The British-designed Sendo X (shown, right) found a place in many people's hearts, as an attempt to push functionality way beyond what Nokia were doing at the time, with stereo music output, extra screen status elements and an innovative Today screen. Sadly, Sendo went bankrupt in 2005, after a legal spat with Microsoft over Sendo's original development plans on Windows Mobile. At the time (2002), the Sendo X was the geek smartphone - the camera even had a LED flash(!), music sounded great in stereo and you could even upgrade its firmware at home by downloading from Sendo's servers - an unheard of concept for its time. Yet today, noone's even heard of the company... A worth number 3 here.

2. Nokia E72 (2009)

If ever a phrase like 'all rounder' deserved to be applied to a smartphone then it should be directed to this one, perhaps. The E72 has been a staple main smartphone and then a staple backup phone to a great many people in the Symbian world. Qwerty keyboard - check. Clear screen in all conditions - check. Satnav and 'modern' Symbian amenities - check. Good auto-focus camera - check. Terrific battery life - check. And so on. In fact, the E72 isn't actually best at anything, but because it can do everything fairly well it makes a perfect unsung hero of Symbian OS.

1. Nokia E75 (2009)

But my number 1, following on to a degree from the E72 above, is the qwerty-slider E75. This device represented compromises at every single level - from battery capacity to key travel to screen size - and as a result everyone on the All About Symbian team dismissed it at the time as a big kludge.
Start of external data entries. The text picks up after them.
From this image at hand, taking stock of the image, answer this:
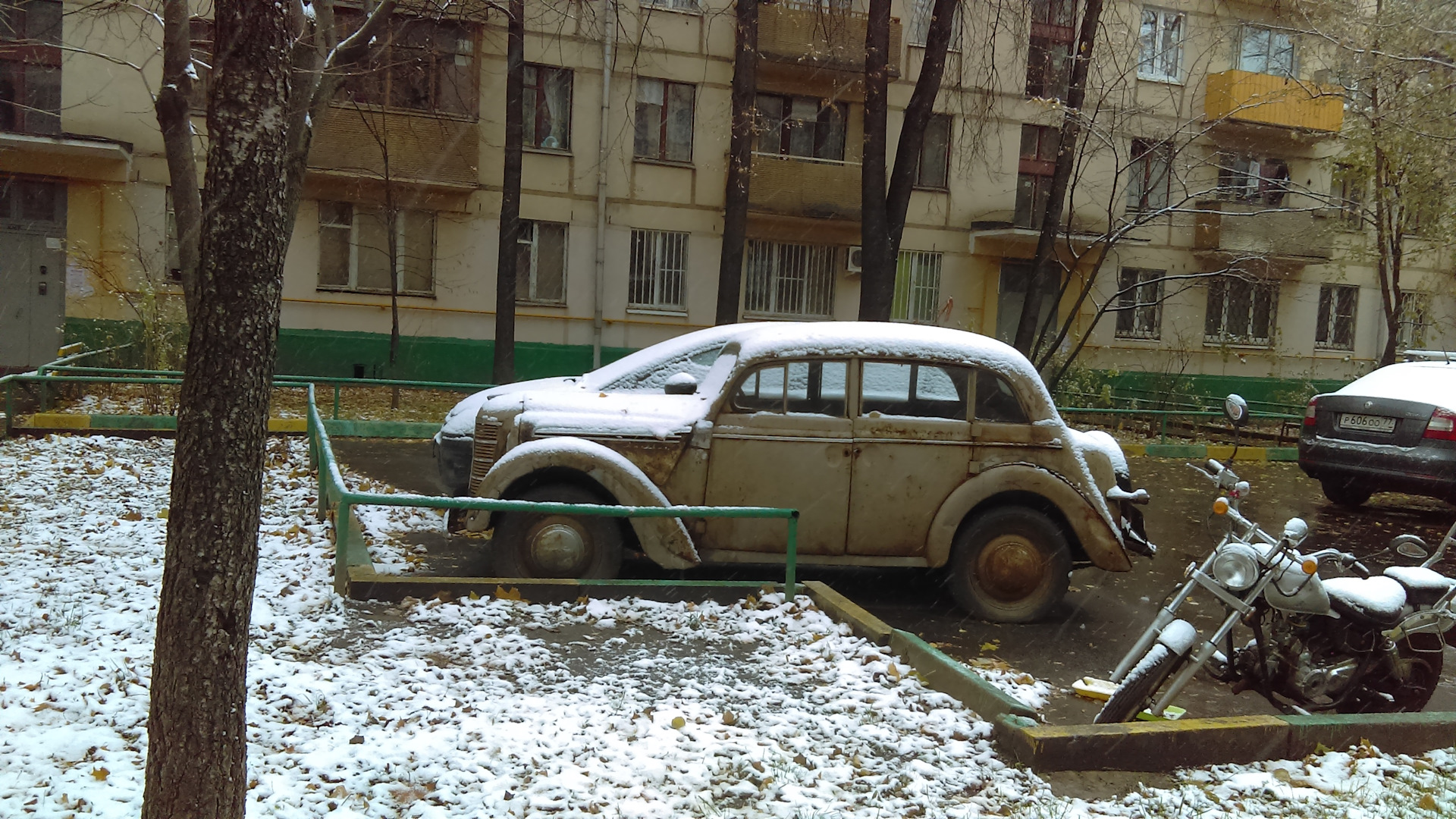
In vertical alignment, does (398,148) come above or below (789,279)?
above

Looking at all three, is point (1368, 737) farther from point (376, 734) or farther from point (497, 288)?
point (497, 288)

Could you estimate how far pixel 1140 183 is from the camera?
2622cm

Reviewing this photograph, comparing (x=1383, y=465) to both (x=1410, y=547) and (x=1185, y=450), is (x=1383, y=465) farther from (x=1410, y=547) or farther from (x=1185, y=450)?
(x=1410, y=547)

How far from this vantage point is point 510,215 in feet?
61.8

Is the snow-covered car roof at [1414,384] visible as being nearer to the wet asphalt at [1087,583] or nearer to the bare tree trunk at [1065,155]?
the wet asphalt at [1087,583]

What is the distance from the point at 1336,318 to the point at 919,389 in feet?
87.9

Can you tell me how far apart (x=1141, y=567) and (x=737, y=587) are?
12.7ft

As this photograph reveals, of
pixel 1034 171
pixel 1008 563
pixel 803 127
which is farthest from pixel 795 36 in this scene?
pixel 1008 563

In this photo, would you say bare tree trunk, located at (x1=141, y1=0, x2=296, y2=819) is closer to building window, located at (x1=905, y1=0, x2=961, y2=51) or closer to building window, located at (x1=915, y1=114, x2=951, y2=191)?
building window, located at (x1=905, y1=0, x2=961, y2=51)

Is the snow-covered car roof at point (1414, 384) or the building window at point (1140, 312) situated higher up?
the building window at point (1140, 312)

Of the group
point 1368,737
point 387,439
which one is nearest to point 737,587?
point 1368,737

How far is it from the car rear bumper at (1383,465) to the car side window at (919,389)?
6.92 metres

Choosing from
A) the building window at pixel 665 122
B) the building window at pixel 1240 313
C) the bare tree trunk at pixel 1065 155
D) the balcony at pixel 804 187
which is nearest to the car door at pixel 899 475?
the bare tree trunk at pixel 1065 155

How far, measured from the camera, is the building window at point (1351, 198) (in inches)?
785
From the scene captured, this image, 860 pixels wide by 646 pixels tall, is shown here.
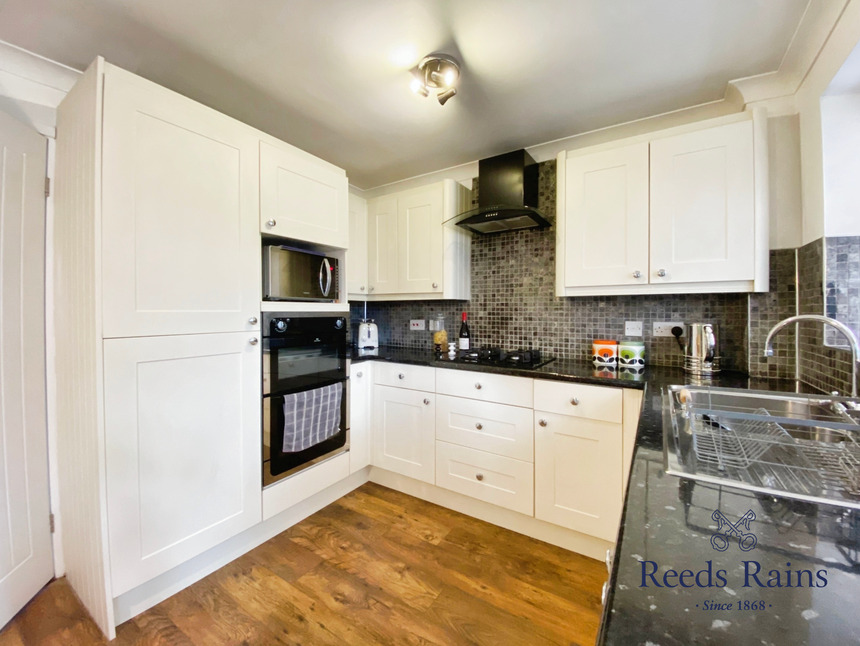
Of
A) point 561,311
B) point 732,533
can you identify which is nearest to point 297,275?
point 561,311

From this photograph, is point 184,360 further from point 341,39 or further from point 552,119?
point 552,119

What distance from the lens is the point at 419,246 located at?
2529mm

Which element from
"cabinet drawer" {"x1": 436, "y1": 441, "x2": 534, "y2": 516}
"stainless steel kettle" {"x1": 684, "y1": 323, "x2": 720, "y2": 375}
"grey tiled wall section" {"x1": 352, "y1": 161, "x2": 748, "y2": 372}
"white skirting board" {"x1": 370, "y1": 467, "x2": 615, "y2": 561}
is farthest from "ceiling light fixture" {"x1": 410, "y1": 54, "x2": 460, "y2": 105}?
"white skirting board" {"x1": 370, "y1": 467, "x2": 615, "y2": 561}

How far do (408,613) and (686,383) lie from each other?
1.53 m

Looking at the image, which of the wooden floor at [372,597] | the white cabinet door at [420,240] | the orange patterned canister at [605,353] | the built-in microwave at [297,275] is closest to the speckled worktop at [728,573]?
the wooden floor at [372,597]

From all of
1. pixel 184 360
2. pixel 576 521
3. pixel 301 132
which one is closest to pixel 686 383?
pixel 576 521

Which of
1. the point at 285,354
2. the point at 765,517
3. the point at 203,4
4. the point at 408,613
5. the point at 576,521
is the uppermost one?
the point at 203,4

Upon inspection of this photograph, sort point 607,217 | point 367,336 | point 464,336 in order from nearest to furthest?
point 607,217
point 464,336
point 367,336

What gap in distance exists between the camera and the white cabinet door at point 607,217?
5.84 ft

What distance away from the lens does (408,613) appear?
142 cm

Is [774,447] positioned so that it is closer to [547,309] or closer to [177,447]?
[547,309]

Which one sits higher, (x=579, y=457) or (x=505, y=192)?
(x=505, y=192)

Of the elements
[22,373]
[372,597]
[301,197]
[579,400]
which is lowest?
[372,597]

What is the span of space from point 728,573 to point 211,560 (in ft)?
6.68
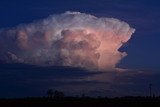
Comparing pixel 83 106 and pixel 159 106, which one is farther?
pixel 83 106

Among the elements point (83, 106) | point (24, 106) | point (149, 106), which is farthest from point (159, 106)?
point (24, 106)

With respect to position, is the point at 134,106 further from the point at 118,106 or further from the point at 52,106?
the point at 52,106

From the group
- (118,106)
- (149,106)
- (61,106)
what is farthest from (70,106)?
(149,106)

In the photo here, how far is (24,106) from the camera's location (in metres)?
141

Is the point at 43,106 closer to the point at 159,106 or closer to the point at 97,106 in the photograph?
the point at 97,106

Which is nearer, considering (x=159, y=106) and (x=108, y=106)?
(x=159, y=106)

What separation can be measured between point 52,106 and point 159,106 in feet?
104

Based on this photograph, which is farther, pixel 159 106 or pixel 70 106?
pixel 70 106

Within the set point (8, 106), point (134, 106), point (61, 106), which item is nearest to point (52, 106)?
point (61, 106)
However, over the next year, one by one, we all fell in love with the E75 and all three of us were using it as our main smartphones at one stage. Having the flexibility to operate as a one-handed candybar and then one second later be a landscape two-thumb qwerty machine was just stunning. And when we realised that battery life was very decent, photos from the 3 megapixel autofocus camers were surprisingly good and that the E75 was going to inherit all the goodies that Nokia were pushing at the time, the device proved even harder to put down. The E75 most definitely punched above its weight - who'd have thought the three of us would be going ga-ga over a 2.4"-screened device with no overt specialism?